In fact, acting Chief Gregory Monahan asserted that officers used "tremendous restraint" when removing the protesters.

That incident in Lafayette Square, which came at the height of the Black Lives Matter demonstrations in the nation's capital, was viewed by some as an example of the overly aggressive policing the protest was critiquing in the wake of George Floyd's killing in Minneapolis.

But Monahan said videos of the clash played in the hearing room did not capture the projectiles that had been thrown at officers earlier that day, nor the violence in the park over the last several days, which caused police leaders to order fortified fencing for the area. The threat was not visible "in the context of the video that you showed," he conceded at one point.

"The use of force that the United States Park Police employed on June 1 was in line with our policies and procedures," Monahan said after a series of questions about video clips. Force was used only when met with resistance, he insisted.

Soon after the group of protesters was cleared, Trump walked through the area for a photo opportunity outside St. John's Church off the park.

"We did not clear the park for a photo op," Monahan testified. "There was 100%, zero, no correlation between our operation and the President's visit to the church."

Monahan said the Park Police's operation "was solely centered around the clearing of H Street and the north end of Lafayette Park to de-escalate the sustained level of violence that you saw over the previous three days and then again on June 1."

A major in the DC National Guard, Adam D. DeMarco, testified Tuesday that the fencing arrived at the scene several hours after the clearing operation began. Monahan said DeMarco "was mistaken."

DeMarco also challenged the Trump administration's description of the crowd that evening as violent.

"The demonstrators were behaving peacefully, exercising their First Amendment rights," DeMarco said, adding he was surprised the clearing operation began well in advance of a 7 p.m. ET curfew set by Washington Mayor Muriel Bowser. DeMarco, who described himself as one of the senior National Guard officials on the scene, ran as a Democrat for Maryland's 3rd Congressional District in 2018.

The operation was criticized at the hearing by Democrats as excessively aggressive, while Republican members said "anarchists" and other agitators were in the crowd.

Monahan testified the group threw "projectiles" toward his officers, and that some people attempted to jump two rows of low fencing on June 1 in advance of the clearing.
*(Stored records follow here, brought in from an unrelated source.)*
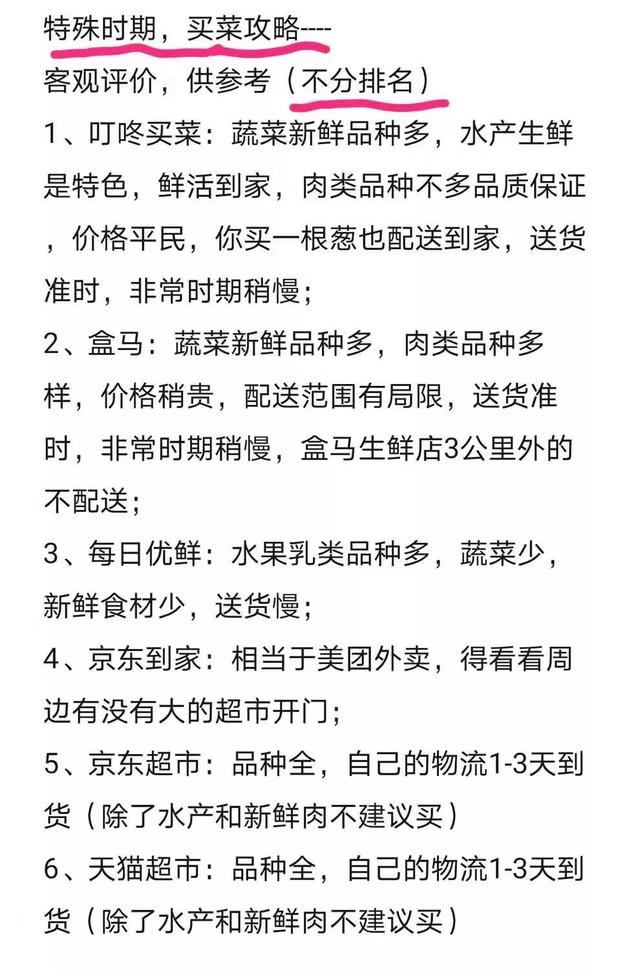 特殊时期，买菜攻略----
客观评价，供参考（不分排名）

1、叮咚买菜：蔬菜新鲜品种多，水产生鲜是特色，鲜活到家，肉类品种不多品质保证，价格平民，你买一根葱也配送到家，送货准时，非常时期稍慢；

2、盒马：蔬菜新鲜品种多，肉类品种多样，价格稍贵，配送范围有局限，送货准时，非常时期稍慢，盒马生鲜店3公里外的不配送；

3、每日优鲜：水果乳类品种多，蔬菜少，新鲜食材少，送货慢；

4、京东到家：相当于美团外卖，得看看周边有没有大的超市开门；

5、京东超市：品种全，自己的物流1-3天到货（除了水产和新鲜肉不建议买）

6、天猫超市：品种全，自己的物流1-3天到货（除了水产和新鲜肉不建议买）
In previous days, more than 50 Park Police officers had been injured after "bricks, rocks, caustic liquids, water bottles, lit flares, fireworks, and 2x4 sections of wood" were thrown at them.

Attorney General William Barr has defended the use of force to clear the protesters, saying his decision to disperse them followed signs that the crowd was "becoming increasingly unruly."

Monahan said he saw the attorney general in the park that evening but that the two did not have a conversation. (Monahan reports to the interior secretary rather than the attorney general.)

Committee Chairman Raul Grijalva, an Arizona Democrat, said he is concerned the dispersal was motivated by "partisan hostility directed from above."

Rep. Jody Hice, a Georgia Republican, said he hopes members of Congress can "see beyond the biased scope" through which Democrats view the incident.

The tactics used in clearing the demonstrators are also expected to come under scrutiny at the hearing, and are the subject of several investigations. Monahan has denied his officers used tear gas, even after his spokesman, Sgt. Eduardo Delgado, said in an interview with the website Vox that "it was a mistake" to deny the dispersants used were tear gas.

This story and headline have been updated with additional testimony from the Park Police acting chief.